Na verdade , desde nossa estadia na UTI, antes de Nicolas partir, nos momentos mais duros, sempre ouvíamos, de forma unânime, coisas do tipo:  "Entregue nas mãos de Deus" , ¨Deus sabe o que faz¨, "Para tudo Deus tem um propósito" , ¨Deus no comando¨" , "Deus é o médico de todos os médicos". Lembro até de uma avó muito religiosa que frequentava a Sala das Mães - num momento que minha irmã estava fazendo massagem nas minhas costas e cabeça, eu perguntei (para minha familia): "Existe massagem para acalmar o coração?", ela responde prontamente e alto:  "TEM! Jesus!"

Não que eu seja atéia , ou não acredite, até porque sou um tanto 'em cima do muro' no âmbito religião, cheguei a orar fervorosamente pelo meu filho e aceitei e aceito de muito bom grado qualquer forma de fé e de oração a nosso favor. 
Porém, naquele momento, eu me perguntava muito: mas qual o propósito Dele? Nos fazer sofrer? Se Deus sabe o que faz, porque não dá saúde para esta pessoinha com tão pouco tempo de vida presa, doente, numa encubadora? Se eu como mãe  'entregasse nas mãos de Deus' , eu não deveria, então, me preocupar com a evolução dele? E ainda, se Ele estava no comando, porque dirigia tão tortuosamente?


Agora que o pior aconteceu, também escutamos frases recorrentes: "Espero que Deus lhe conforte", "que Deus lhes protejam", "Que Deus lhe dê forças" , "peço a Deus que lhe traga paz" , "Nosso Deus sabe o que é melhor". 
Gente, seria realmente MELHOR Deus tirar uma criança do mundo, do colo e peito de sua mãe, do seio familiar? Acho tudo tão contraditório. Se Deus tinha um PROPÓSITO, qual é esse propósito? De plantar naquela família a dor e a tristeza? Sei que muitos vão me responder (assim como todas as frases prontas anteriores): ¨Você não vai entender agora; futuramente, vai ver que Nicolas tinha uma missão, que havia uma explicação..." 


Como me disse uma pessoa: atribuir tudo a Deus "é de certa forma, um cala boca" , ou seja, uma maneira de se encerrar naquilo, de apagar tudo. Eu prefiro acreditar em outra teoria - que também discuti com uma amiga - de que ¨as pessoas procuram e dão o sentido que suportam às suas vidas, às suas dores, aos seus milagres¨. Ou seja, esse Deus usado aqui e acolá muitas vezes é a muleta, o jeito de suportarem algo; e de achar que é também a forma mais indicada de outros suportarem esta dor. Da minha parte, concordo que cada um deve elaborar da maneira que quiser e achar mais efetiva, ou de dar um sentido, só não acho que deva tentar IMPOR qual sentido devemos dar.

* [Dados extraídos]:

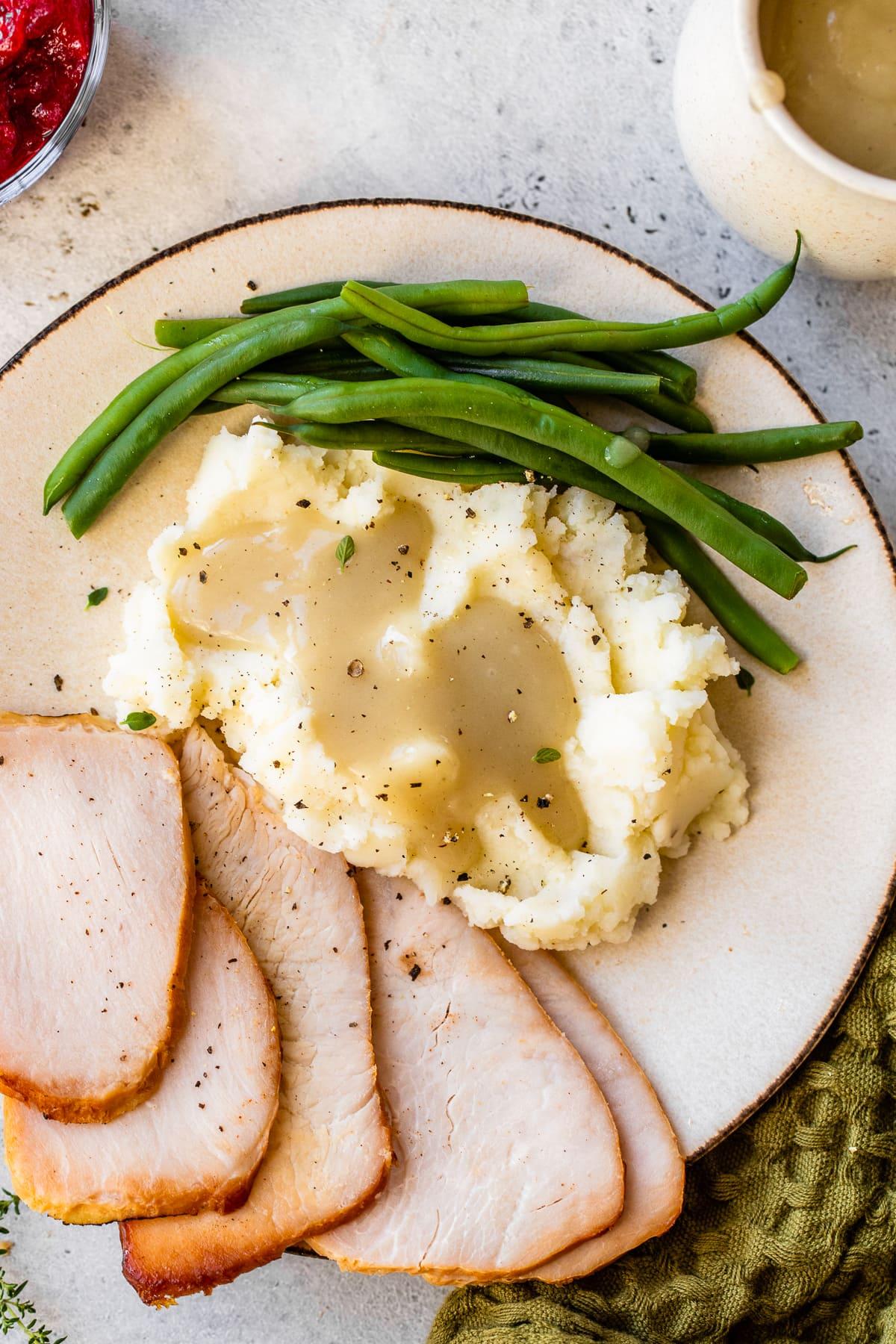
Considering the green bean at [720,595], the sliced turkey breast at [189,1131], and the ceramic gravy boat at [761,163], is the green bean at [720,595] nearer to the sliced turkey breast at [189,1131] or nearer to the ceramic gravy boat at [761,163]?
the ceramic gravy boat at [761,163]

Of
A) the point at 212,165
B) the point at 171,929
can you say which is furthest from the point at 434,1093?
the point at 212,165

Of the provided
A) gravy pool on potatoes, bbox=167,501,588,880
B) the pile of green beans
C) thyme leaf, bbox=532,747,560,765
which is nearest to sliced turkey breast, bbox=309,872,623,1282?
gravy pool on potatoes, bbox=167,501,588,880

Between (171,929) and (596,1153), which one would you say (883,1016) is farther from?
(171,929)

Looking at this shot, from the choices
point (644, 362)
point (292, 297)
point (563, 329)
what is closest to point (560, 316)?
point (563, 329)

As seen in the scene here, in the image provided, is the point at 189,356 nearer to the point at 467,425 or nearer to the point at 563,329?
the point at 467,425

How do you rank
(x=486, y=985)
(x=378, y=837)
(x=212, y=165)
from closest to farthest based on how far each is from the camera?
(x=378, y=837)
(x=486, y=985)
(x=212, y=165)
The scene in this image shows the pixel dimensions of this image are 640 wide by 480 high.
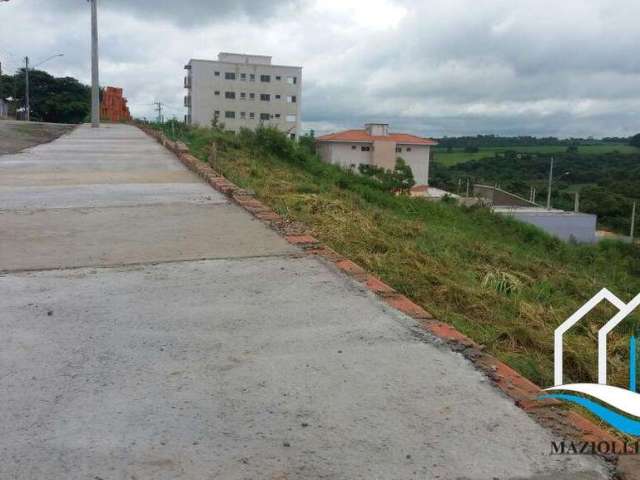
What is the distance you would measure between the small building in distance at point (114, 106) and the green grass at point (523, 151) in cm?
4967

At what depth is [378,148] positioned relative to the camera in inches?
2219

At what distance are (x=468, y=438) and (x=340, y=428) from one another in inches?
19.1

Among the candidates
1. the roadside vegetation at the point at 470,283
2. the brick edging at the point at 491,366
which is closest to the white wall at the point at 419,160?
the roadside vegetation at the point at 470,283

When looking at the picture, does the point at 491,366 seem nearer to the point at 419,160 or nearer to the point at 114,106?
the point at 114,106

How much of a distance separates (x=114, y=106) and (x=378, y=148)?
89.1 ft

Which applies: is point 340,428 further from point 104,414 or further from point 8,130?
point 8,130

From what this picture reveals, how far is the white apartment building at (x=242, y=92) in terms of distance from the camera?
221ft

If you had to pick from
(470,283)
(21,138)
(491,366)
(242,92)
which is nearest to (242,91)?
(242,92)

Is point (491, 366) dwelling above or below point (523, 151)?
below

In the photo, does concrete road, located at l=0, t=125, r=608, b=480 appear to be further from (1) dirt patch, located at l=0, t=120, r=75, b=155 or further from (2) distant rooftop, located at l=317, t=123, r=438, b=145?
(2) distant rooftop, located at l=317, t=123, r=438, b=145

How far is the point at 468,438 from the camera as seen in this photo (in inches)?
90.0

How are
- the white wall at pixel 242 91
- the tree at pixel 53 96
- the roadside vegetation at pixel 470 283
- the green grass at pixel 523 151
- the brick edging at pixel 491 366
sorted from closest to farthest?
the brick edging at pixel 491 366 → the roadside vegetation at pixel 470 283 → the tree at pixel 53 96 → the white wall at pixel 242 91 → the green grass at pixel 523 151

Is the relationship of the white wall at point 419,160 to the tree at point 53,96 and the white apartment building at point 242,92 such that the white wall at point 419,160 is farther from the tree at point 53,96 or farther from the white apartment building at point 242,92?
the tree at point 53,96

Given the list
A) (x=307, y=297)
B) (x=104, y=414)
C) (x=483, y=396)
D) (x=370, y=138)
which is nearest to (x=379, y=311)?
(x=307, y=297)
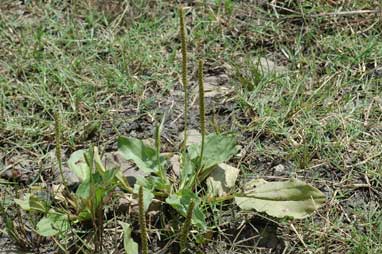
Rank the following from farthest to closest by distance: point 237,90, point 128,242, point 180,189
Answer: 1. point 237,90
2. point 180,189
3. point 128,242

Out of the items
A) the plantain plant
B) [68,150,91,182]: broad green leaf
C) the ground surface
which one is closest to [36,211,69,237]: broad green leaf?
the plantain plant

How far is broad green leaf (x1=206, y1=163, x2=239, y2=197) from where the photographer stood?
246cm

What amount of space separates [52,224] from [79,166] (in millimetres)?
245

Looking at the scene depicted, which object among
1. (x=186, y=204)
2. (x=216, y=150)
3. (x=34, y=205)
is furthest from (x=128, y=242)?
(x=216, y=150)

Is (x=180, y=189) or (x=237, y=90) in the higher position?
(x=237, y=90)

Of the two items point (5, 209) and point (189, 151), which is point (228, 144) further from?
point (5, 209)

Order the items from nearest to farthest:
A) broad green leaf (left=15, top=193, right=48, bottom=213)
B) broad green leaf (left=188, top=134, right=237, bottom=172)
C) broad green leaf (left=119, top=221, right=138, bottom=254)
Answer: broad green leaf (left=119, top=221, right=138, bottom=254) < broad green leaf (left=15, top=193, right=48, bottom=213) < broad green leaf (left=188, top=134, right=237, bottom=172)

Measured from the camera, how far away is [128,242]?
2281 mm

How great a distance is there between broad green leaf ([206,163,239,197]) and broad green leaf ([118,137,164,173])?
187mm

* [O que fazer]: Escreva a continuação do relato sobre luto e fé, começando logo após a última frase do trecho. Os registros não são necessários para esta atividade.

* [Resposta]:
Sei que as pessoas tem as melhores das intenções e , como reconheci no post anterior, o apoio dos nossos próximos, seja lá de que forma venha este apoio, é muito melhor e mais reconfortante do que a falta dele. Eu agradeço, e com carinho, a cada uma das pessoas que pensam na gente, que nos escrevem, que se preocupam, colocando Deus ou não. 

Esta minha reflexão coaduna também com as histórias de mães 'tentantes', ou que perderam bebês e estão no luto pós aborto. E me lembrei de um artigo interessante que citava o que NÃO dizer a uma mãe (ou pai) em processo de luto , seja em qual idade gestacional ou do bebê. Segue: 

Me tocou especialmente a frase da Camila Goyatacaz (que me lembro bem da época que morava em SP e era colega dos grupos de mães), autora de Até Breve, José: "A nossa dor, mães de bebês, não é carregada de saudade do que vivemos, mas saudade do que não vivemos! Choramos pelas fraldas que não trocamos, pelos beijos que não demos. Choramos pelas noites que não passamos acordadas"  É exatamente o que sinto todo dia em relação a Nicolas. Que vontade de ter ele aqui. 

Encerro este post com outra afirmação dela sobre lidar com a pessoa em luto perinatal: "Evitar tudo que está na ordem dos conselhos, dos pontos de vista, das crenças. Nem todas as mulheres acreditam no mesmo Deus, nem todas querem tentar engravidar de novo ou voltar logo a trabalhar e nem sempre estão abertas para ouvir opiniões pessoais ou contar detalhes, ou procurar culpados ou causas. Que as pessoas possam enxergar a mãe que acaba de perder um filho com respeito, com dignidade, com reverência, mas não com pena. Ela precisa de acolhimento, é diferente. Isso significa receber menos palavras vazias e mais gestos de compreensão, de carinho, de afeto, mais presença".